#### WHAT THE EXERCISE ASKS:
Write out the part of the Dallas travel text below from "A new generation" to "parked in Dallas.", word for word and including both ends.

A new generation of hotels, upscale restaurants, and vibrant neighborhoods once again invites you to do Dallas.
Buff Strickland A Ford truck parked in Dallas.

People who've never been to Dallas have strong opinions about it. They call it Big D, a free-enterprise theme park where everybody's a millionaire and men wear cowboy hats with their suits, or the Buckle on the Bible Belt, a sober, conservative town where they roll up the sidewalks at 6 p.m. Those who visit instead find a sophisticated, even complicated place. For starters, Dallas has four times as many restaurants per capita as New York City (and no, they're not all barbecue joints). There's also the Nasher Sculpture Center & Garden, designed by Renzo Piano and landscape architect Peter Walker, opening later this year with works by Alexander Calder, Willem de Kooning, and Richard Serra; a new light-rail system; and pockets of the inner city that pulsate with energy far into the wee hours. No matter the contradiction—onion rings versus foie gras, jazz and Merlot versus honky-tonk and a Bud—Dallas balances its big-city head with its small-town heart.

#### GIVEN DATA:
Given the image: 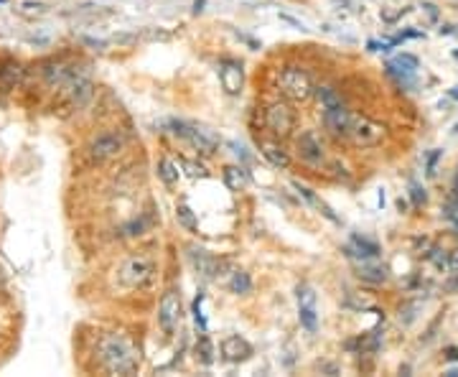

#### SOLUTION:
A new generation of hotels, upscale restaurants, and vibrant neighborhoods once again invites you to do Dallas.
Buff Strickland A Ford truck parked in Dallas.